Work task A:
Answer these questions using the text on back pain as an epidemic:
(i) Which illnesses does it name as recent epidemics?
(ii) How many people does it say back pain will affect at some time in their life?
(iii) Who does it name as the experts in dysfunction?
Work task B:
Translate this sentence from the text on back pain into Spanish: "Currently there is an epidemic that will affect as many as eighty percent of people throughout the world at some time in their life."
Work task C:
Carry on the text about a vaccine for back pain from its last sentence.

Reading passage:
########################################

Throughout history various illnesses have surfaced and become so commonplace that they are termed epidemics. In recent times these have included such illnesses as measles, polio, and small pox. After devastating millions of lives, the medical community begins to focus acutely on these illnesses and develops a vaccine to prevent them from spreading. In other words, researchers develop a preventative measure that allows the body to use its own defense mechanisms to prevent the occurrence of the illness.
Currently there is an epidemic that will affect as many as eighty percent of people throughout the world at some time in their life. This illness is back pain. For many reasons, modern medicine has not been able to apply the principle of developing a vaccine to prevent the current epidemic of back pain. Is it possible to truly devise a vaccine for something that is an epidemic, but caused by physical dysfunction rather than physical disease? My firm answer is a resounding YES! The reason I believe a vaccine has not been developed for back pain is not because it is impossible, it is because those who are the experts in dysfunction, namely physical therapists, orthopedists, and physiatrists have not done their part in developing this vaccine. I have decided it is time to change that. The majority of my day is spent trying to correct back injury and prevent it from ever reoccurring. The key is to change the focus from preventing reoccurrence and prevent the back injury from ever occurring in the first place.

########################################

Data for analysis:

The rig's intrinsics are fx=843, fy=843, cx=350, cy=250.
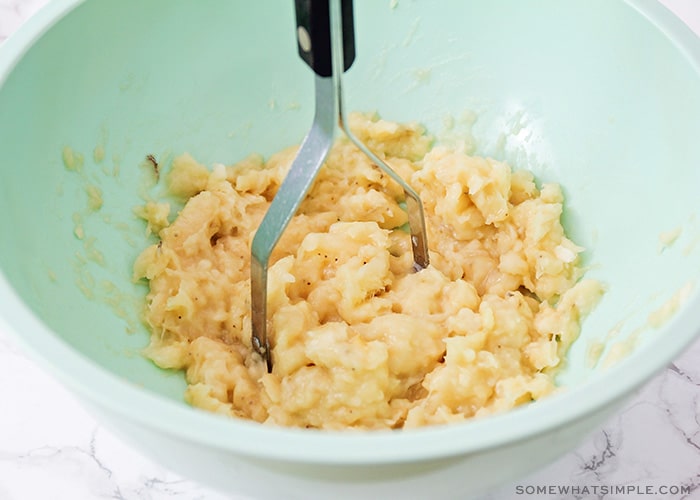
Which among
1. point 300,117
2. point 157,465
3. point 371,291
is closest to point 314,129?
point 371,291

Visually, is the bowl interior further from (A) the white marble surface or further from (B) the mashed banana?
(A) the white marble surface

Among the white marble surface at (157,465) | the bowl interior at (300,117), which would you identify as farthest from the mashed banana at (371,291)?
the white marble surface at (157,465)

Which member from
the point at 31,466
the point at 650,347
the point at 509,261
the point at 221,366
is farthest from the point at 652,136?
the point at 31,466

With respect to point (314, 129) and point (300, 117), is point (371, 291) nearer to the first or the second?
point (314, 129)

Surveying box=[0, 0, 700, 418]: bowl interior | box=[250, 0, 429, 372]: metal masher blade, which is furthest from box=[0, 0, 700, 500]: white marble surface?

########################################

Exercise response A:
(i) Measles, polio, and small pox.
(ii) As many as eighty percent of people throughout the world.
(iii) Physical therapists, orthopedists, and physiatrists.

Exercise response B:
Actualmente existe una epidemia que afectará hasta al ochenta por ciento de las personas de todo el mundo en algún momento de su vida.

Exercise response C:
Although commonly cited statistics may be used in this book, this is not intended to be a summary of all the thousands of studies on back pain and back injuries. Because the statistics regarding workplace injuries and other related back injuries are so acutely monitored, any statistics cited at this time would be outdated within only a few years. It is not the design of this book to focus on a narrow view of current statistics or studies but rather on the overall picture they provide. With this approach, every individual who comes in contact with this book should walk away with the conviction that enough knowledge exists to conclude that a universal vaccine to prevent significant back pain exists. Let the medical community debate the issue all they want. The reality is, as I am sure that anyone who puts it to the test will agree, that a vaccine exists. If the principles of this vaccine are put into practice in the life of every individual, just like many other illnesses that have crippled man for ages, it can turn what was once an epidemic into something of the past.
The conviction that this vaccine works is not based on the mixed conclusions written in current research, nor is it based on any formal research of my own. The belief comes purely from what I have experienced time and time again in the clinic with patients of my own. The reasons why this vaccine will work are based on three observations.
The first observation is that individuals who take care of their backs by conditioning and using prevention techniques on a regular basis experience significantly less pain and injury. The second reason I believe the vaccine works is that those individuals who abide by its principles usually overcome the majority of back injuries. The third reason I believe in the vaccine is that following medical treatment, rehabilitation, and education in the clinic, it is rare that a patient ever comes back for treatment again. The very small percentage that do return, approximately two to three percent of all patients, without exception eventually admit that they have not faithfully performed the necessary exercises and back-care principles they learned and performed while in treatment. In other words, once an individual learns to apply the vaccine, they seldom, if ever, experience a significant back injury!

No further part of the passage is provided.